Valerie Brunmeier of San Jose plans a festive feast for her family on Thanksgiving but two of her sons will have to hustle off to their retail jobs at local malls later that night.
"How do you relax when you know you're heading out the door at 10 p.m. or so to go to work, and work all night long?" she said.
This year more big-box stores than ever are opening on Thanksgiving
night to get a leg up on Black Friday, the traditional kickoff to the
holiday shopping season.
Target, Best Buy, Kohl's, Gap, Walmart, Toys R Us and Macy's are
among the major retailers that plan to fling open their doors early this
season. Some stores plan to open at 8 or 9 p.m. Thursday, while others
will open a few hours later at the stroke of midnight, trying to
jump-start sales amid an uncertain economic climate.
But the early openings have prompted a backlash by consumers and
store employees, who say Thanksgiving should be reserved for family
time, and it's unfair to compel people to work on a major holiday.
Anthony Hardwick, a Target employee in Omaha, Neb., started a
petition on Change.org protesting the chain's plan to open at midnight
on Thanksgiving. It went viral, attracting more than 180,000 signatures
as of Friday afternoon, and has spurred dozens of copycat petitions
addressing other stores.
"A midnight opening robs the hourly and in-store salary workers of time off with their families on Thanksgiving Day," it says.
Target, which has found itself the subject of dozens of media reports
on the backlash, issued a lengthy Q&A about Black Friday. It said
the midnight opening was prompted by feedback that some customers prefer
to shop that night rather than waking up early for crack-of-dawn sales.
"Opening at midnight on Black Friday wasn't a decision we took
lightly," wrote Tina Schiel, Target executive vice president of stores.

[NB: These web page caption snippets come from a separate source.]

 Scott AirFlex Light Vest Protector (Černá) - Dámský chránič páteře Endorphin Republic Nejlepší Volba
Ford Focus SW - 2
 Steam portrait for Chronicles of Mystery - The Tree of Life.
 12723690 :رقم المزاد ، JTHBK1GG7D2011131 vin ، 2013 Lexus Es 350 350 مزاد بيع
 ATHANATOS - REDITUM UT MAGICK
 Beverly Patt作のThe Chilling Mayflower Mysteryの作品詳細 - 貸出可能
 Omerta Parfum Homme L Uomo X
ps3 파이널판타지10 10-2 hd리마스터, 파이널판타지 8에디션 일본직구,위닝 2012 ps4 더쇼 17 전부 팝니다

"We heard from our guests and talked to our teams, seeking to understand
how changing the hours would impact them. We heard overwhelming support
for the earlier opening."
Helen Bulwik, president of New Market Solutions, a retail consultancy
in Oakland, didn't mince words about the backlash, using the words
"ridiculous" and "insane" to describe it.

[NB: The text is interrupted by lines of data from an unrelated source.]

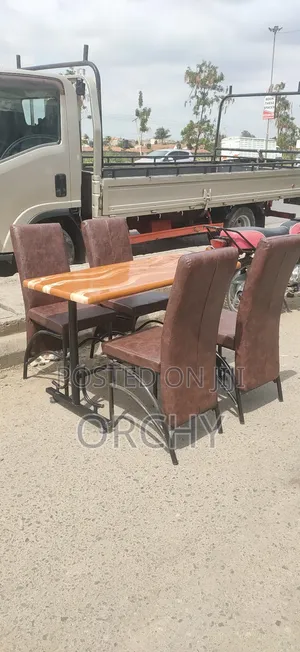Hotel And Restaurant Set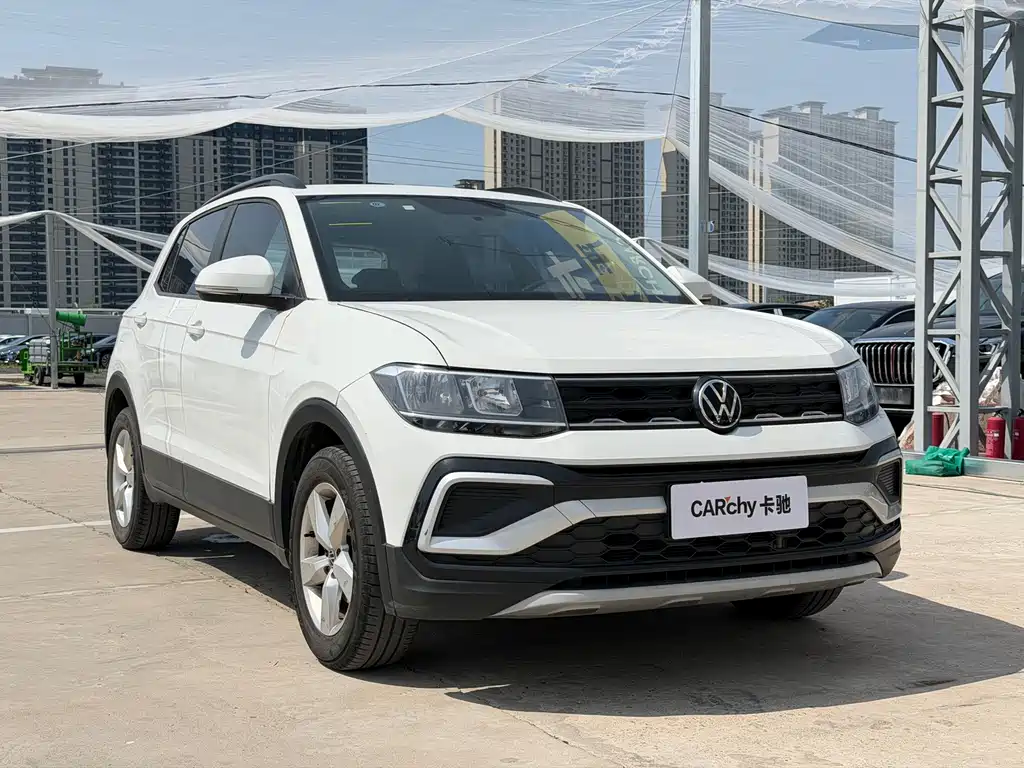Volkswagen T-Cross 2025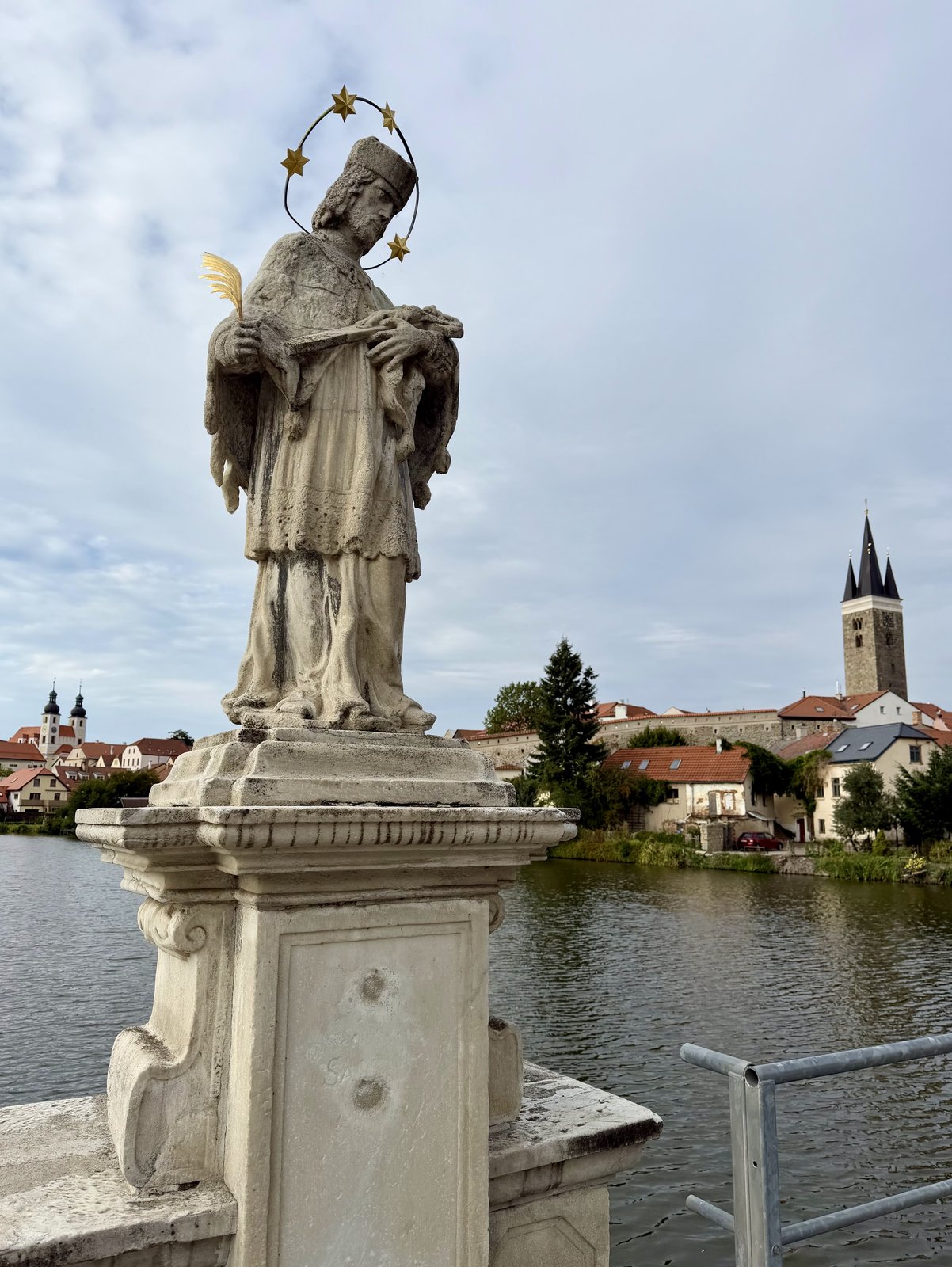 Telč old town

"The reality is, a business needs to have the hours it needs to
have," she said. "To try to dictate when a store can open just makes no
sense. We want people to buy and we want people to have jobs."

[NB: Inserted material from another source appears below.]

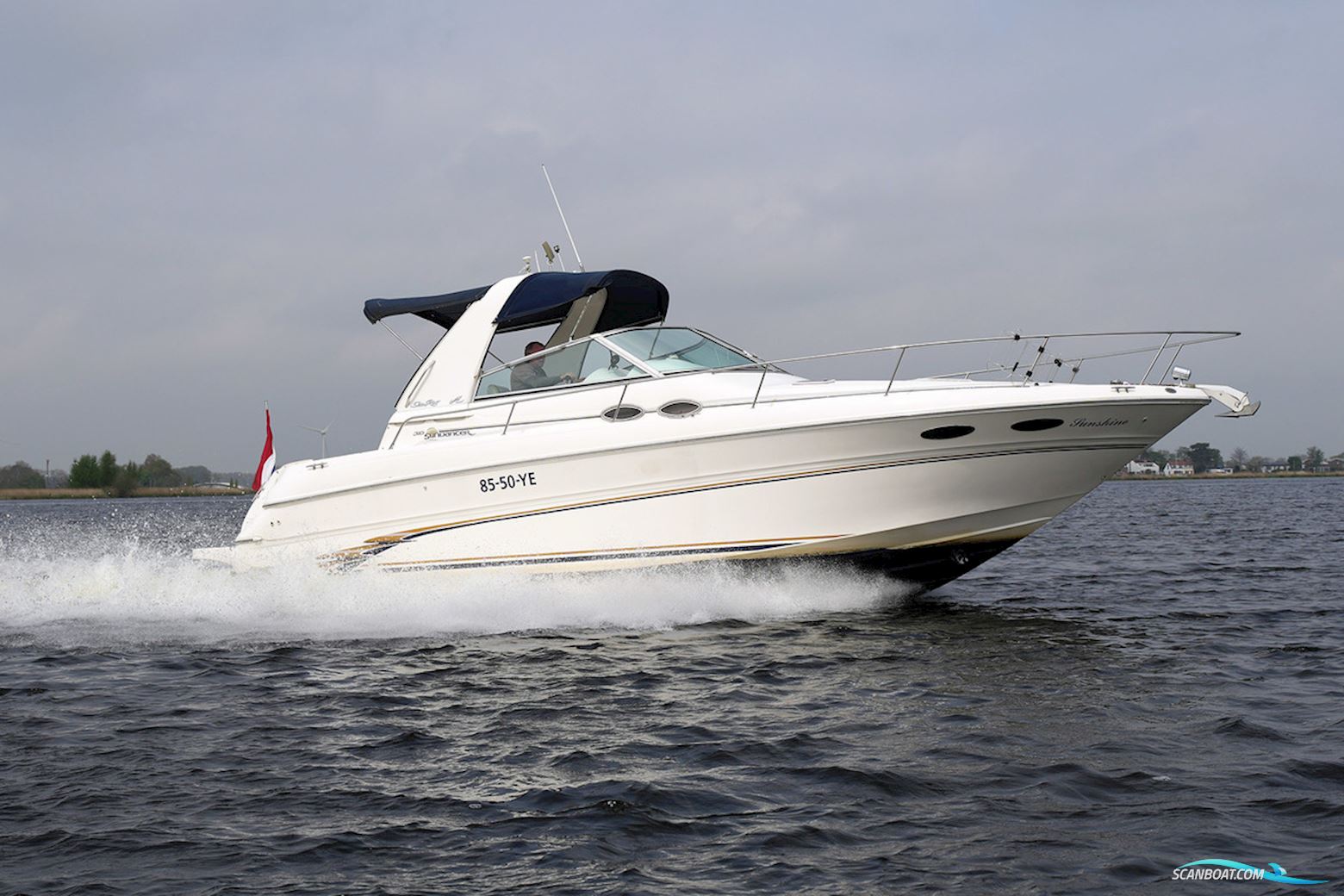 Sea Ray 310 Sundancer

In the face of high unemployment, "retailers will have to struggle for every single dollar they bring in," she said.
Hence the Thanksgiving openings.
"They're totally based on getting a competitive advantage," Bulwik
said. "We all know that people are not buying as much and there may be
fewer people buying. Stores are trying to be the first movers to capture
The National Retail Federation expects holiday sales this year to hit
$465.6 billion, up 2.8 percent from last year. That growth slightly
outpaces the average holiday sales annual increase of 2.6 percent, NRF
said, but lags last year's 5.2 percent increase from 2009.
Black Friday deals
Black Friday weekend (Friday through Sunday), when stores trot out
special deals on everything from cell phones to scooters to sweaters,
will draw 152 million people, up from 138 million last year, according
to a survey commissioned by the trade group.
"We fully expect to see excited shoppers as early as midnight at
stores around the country, as many holiday shoppers would rather stay up
all night to take advantage of retailers' Black Friday deals rather
than set their alarm to wake up the next morning," NRF CEO Matthew Shay
said in a statement.
But a number of Bay Area residents said they would opt out of Thanksgiving shopping and hoped stores would too.
"Particularly on a day when we're supposed to be thankful for what we
have, to open a place to go and get more stuff seems to be against the
spirit of Thanksgiving," said Ally Press of San Francisco, who works in
online marketing and signed the Change.org petition. "It's excessive."
Brunmeier, the San Jose woman whose sons must work early Black Friday
shifts, is part of an online movement called "Respect the Bird,"
started by cooking site AllRecipes.com, that seeks to keep December
holidays from overshadowing Thanksgiving.
"We want to get rid of that whole thing about having Christmas music starting in stores in October," she said.